On Mon, 8 Oct 2018, Jonathan Thornburg wrote:
> An excellent (although secondary) source from the precambrian era,
> Morris I Bolsky
> "The /vi/ User's Hanbdbook"
> (c) 1984 by Bell Telephone Laboratories, Incorporated
> (c) 1985 by AT&T Technologies, Inc
> published by Prentice-Hall, ISBN 0-13-941733-8
> clearly documents [for "Version 3 of /vi/ on UNIX System V, Release 2"]
> the behavior that both '(' and ')' only stop at 2-spaces-after-punctuation.

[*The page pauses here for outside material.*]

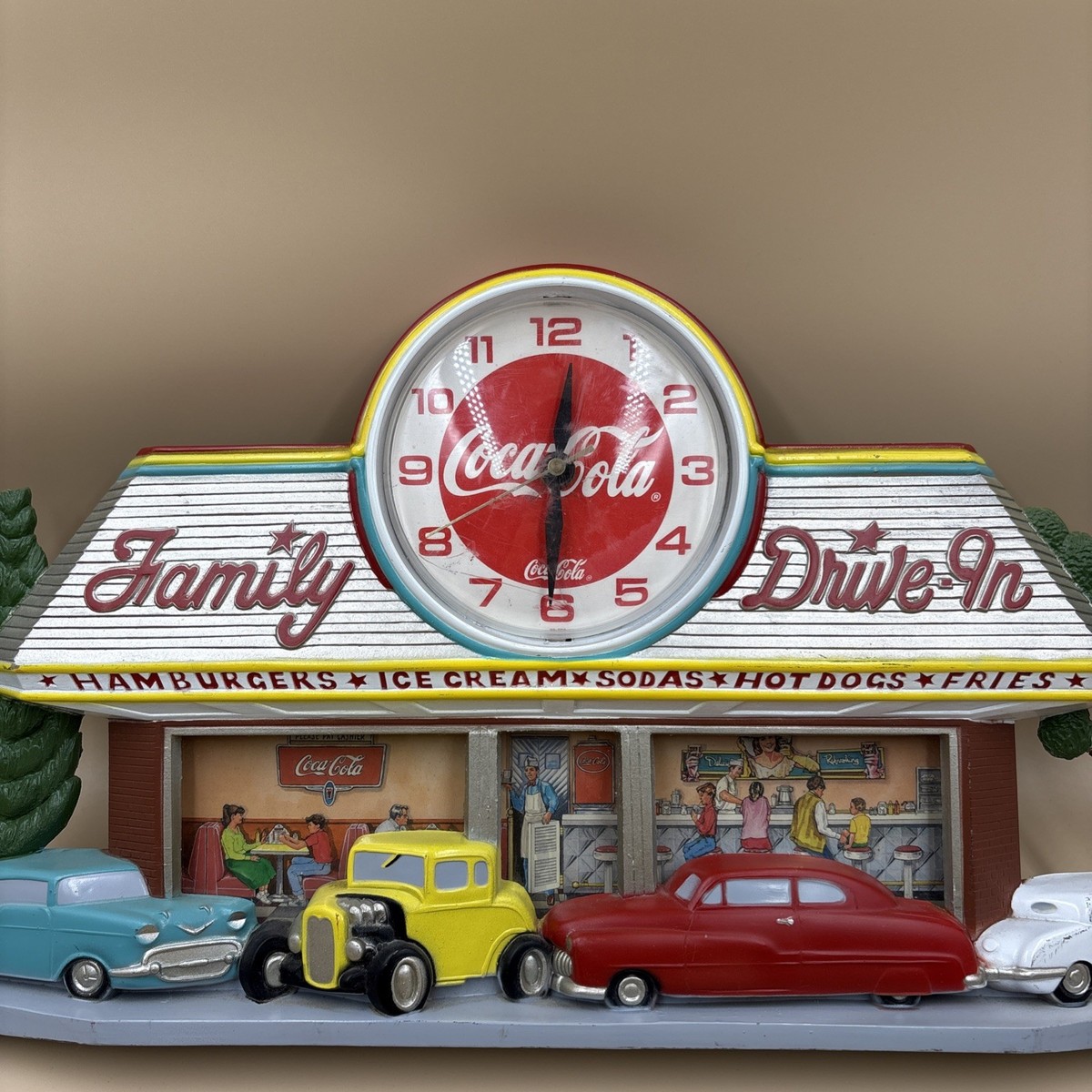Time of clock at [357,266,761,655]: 12:30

> >>From page 19, section "Moving cursor to a sentence, etc., in buffer":
> Description of ')' or '3)'
> > Moves RIGHT (and DOWN, etc.) to the beginning of the next or 3rd next
> > SENTENCE. End of a sentence is detected by a ., !, or ? followed by
> > 2 Spaces or a newline.
> Description of '(' or '3('
> > Same as above, but moves LEFT (and UP, etc.) to the preceding
> > or 3rd preceding beginning of sentence.
>
>
> I have the original 4.3BSD & 4.4BSD printed manual sets packed away
> in boxes, but the volumes I have out on a shelf don't include the
> detailed /vi/ documentation. If anyone cares deeply, I could unpack
> the relevant volumes to see what behavior they document.
See original vi:
https://minnie.tuhs.org//cgi-bin/utree.pl?file=2BSD/doc/vi/vi.chars
( Retreats to the beginning of a sentence, or
to the beginning of a LISP s-expression if
the lisp option is set. A sentence ends at a
. ! or ? which is followed by either the end
of a line or by two spaces. Any number of
closing ) ] " and ' characters may appear
after the . ! or ?, and before the spaces or
end of line. Sentences also begin at para-
graph and section boundaries (see { and [[
below). A count advances that many sentences
(4.2, 6.8).
) Advances to the beginning of a sentence. A
count repeats the effect. See ( above for
the definition of a sentence (4.2, 6.8).
Also see the vi.in tutorial there that also documents the "two
spaces".
(The earlier "visual" Ex didn't have the feature in the code or docs.)